CPM分析は売上を伸ばすために大切? 行う目的と方法まとめ
- 2018/11/14
- 売る
- bragoku編集部
ネットショップの売上を伸ばす上で、顧客の育成は重要なテーマとなります。しかし一口に顧客と言っても、新規顧客、何度もリピートしてくださる顧客など様々です。そこで今回は、顧客分析の中から「CPM分析」についてご紹介します。
CPM分析とは
CPMはCustomer Portfolio Managementの頭文字を取ったもので、顧客ポートフォリオマネジメントと呼ばれることもあります。
CPM分析は、購買の頻度や経過日数などの実績をもとに顧客を複数のセグメントに分けるもので、それぞれに適したアプローチを行うための指針を得る目的で用いられます。

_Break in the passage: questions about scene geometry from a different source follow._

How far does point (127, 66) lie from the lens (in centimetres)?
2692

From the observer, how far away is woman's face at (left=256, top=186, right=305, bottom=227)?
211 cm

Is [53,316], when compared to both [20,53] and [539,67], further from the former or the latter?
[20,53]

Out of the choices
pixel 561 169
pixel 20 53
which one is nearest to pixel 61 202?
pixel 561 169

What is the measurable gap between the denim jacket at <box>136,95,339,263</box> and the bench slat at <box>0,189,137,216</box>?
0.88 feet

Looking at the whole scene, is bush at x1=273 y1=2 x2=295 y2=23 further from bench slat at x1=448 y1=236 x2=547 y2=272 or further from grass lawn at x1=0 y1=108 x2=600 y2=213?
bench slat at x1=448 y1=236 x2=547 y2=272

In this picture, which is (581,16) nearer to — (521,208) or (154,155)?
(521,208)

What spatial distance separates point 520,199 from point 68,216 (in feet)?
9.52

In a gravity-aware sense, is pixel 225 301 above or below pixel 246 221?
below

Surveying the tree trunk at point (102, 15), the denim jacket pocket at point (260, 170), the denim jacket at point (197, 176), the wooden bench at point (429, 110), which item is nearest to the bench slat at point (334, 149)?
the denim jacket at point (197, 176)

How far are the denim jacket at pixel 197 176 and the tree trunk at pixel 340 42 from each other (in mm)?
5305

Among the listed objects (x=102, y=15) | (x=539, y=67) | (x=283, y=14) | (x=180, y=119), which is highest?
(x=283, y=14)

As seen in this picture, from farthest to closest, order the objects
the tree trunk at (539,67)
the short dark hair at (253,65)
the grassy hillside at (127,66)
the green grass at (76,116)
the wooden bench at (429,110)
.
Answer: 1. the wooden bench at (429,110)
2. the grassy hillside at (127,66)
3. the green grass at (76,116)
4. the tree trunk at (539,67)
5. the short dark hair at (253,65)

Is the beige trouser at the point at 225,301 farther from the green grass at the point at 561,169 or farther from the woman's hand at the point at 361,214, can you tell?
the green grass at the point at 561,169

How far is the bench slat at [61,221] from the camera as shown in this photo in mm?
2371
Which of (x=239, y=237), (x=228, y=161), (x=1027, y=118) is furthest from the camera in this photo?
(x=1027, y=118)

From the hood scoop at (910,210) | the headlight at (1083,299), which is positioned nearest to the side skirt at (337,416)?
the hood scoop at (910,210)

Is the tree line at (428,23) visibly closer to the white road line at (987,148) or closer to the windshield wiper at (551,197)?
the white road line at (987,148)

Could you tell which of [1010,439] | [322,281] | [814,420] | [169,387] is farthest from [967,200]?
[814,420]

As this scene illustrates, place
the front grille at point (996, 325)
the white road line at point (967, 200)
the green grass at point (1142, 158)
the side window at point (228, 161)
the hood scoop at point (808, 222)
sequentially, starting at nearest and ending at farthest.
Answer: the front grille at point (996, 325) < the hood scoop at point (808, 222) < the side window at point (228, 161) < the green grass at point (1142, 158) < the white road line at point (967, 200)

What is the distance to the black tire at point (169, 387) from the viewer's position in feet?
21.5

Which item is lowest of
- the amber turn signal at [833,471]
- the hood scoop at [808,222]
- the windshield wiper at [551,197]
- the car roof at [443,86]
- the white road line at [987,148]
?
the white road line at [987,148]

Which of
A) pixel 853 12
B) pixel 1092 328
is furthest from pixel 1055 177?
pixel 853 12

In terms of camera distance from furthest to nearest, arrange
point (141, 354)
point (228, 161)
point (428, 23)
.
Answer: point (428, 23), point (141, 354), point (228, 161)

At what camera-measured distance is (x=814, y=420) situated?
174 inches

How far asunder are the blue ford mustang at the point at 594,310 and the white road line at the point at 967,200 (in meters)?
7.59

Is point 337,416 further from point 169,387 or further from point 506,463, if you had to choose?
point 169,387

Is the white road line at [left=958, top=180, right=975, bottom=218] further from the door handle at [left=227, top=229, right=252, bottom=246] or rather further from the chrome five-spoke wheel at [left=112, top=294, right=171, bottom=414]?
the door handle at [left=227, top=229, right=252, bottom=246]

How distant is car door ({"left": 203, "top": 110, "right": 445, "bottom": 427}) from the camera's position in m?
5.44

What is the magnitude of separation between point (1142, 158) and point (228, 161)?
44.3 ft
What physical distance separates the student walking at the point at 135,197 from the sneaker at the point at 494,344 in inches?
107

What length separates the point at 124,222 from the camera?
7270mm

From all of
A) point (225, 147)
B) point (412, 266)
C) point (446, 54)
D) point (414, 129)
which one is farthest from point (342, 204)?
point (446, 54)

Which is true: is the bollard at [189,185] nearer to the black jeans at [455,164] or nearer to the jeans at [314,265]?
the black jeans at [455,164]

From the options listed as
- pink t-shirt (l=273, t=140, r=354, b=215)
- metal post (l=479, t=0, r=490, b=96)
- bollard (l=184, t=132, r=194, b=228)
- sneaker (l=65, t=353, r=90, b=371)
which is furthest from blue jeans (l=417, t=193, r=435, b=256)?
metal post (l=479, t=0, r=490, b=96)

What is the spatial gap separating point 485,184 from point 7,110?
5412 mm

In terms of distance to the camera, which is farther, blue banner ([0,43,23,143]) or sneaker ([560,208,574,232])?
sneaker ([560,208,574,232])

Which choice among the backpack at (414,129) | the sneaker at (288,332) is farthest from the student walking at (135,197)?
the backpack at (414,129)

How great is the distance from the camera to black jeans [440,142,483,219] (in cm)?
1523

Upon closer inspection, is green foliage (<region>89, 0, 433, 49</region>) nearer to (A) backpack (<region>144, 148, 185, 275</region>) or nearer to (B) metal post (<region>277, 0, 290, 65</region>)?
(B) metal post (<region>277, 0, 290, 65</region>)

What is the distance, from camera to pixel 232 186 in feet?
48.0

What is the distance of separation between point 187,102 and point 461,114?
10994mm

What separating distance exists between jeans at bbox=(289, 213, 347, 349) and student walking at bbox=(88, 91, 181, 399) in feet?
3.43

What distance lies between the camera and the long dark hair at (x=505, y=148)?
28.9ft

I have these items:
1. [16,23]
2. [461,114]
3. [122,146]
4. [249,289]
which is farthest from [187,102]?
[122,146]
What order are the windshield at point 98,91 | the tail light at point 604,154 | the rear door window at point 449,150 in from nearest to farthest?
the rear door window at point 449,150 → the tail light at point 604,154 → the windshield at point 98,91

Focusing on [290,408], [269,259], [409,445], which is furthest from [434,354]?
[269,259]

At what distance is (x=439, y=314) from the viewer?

この分析をもとに顧客ロイヤリティを可視化することによって、効率良く販売促進を行えるメリットがあります。
販売促進に欠かせない、既存顧客の存在
商売をするうえで必ず意識しなくてはならないのが、取引実績を持つ既存顧客の存在でしょう。
業種によっても異なりますが、売り上げの8割は既存顧客が担っているとも言われています。
もちろん新規顧客を獲得することも業績拡大のために欠かせない要素ですが、新規顧客の開拓にかかるコストは既存顧客の維持に要するコストの5倍近くかかるというデータもあります。
これは割くコストが同じであれば、既存顧客が5倍の売り上げをもたらしてくれることを意味しています。
新規顧客の開拓と並行して既存顧客のフォローを適切に行い、よりロイヤリティの高い顧客へと育成すること。
これが低コストで安定して売り上げを伸ばしていくために、極めて重要なポイントなのです。
CPM分析がなぜ大切か
一口に既存顧客といっても皆が一様ではなく、一度の利用で終わるお客様から数回利用するお客様、定期的に買い物をする常連客まで様々です。
それら、すべてを同等に扱うことは合理的ではありません。
新商品の案内などを目的としたメールマガジンを一斉送信する場合も、顧客全員に対して同じ内容のメールを送ったのでは、期待できる効果は薄いと言わざるを得ません。
看板商品のサンプルなどの案内は購入実績を持たない顧客には有用ですが、豊富な実績を持つ優良客にとってはあまり意味のない情報になるでしょう。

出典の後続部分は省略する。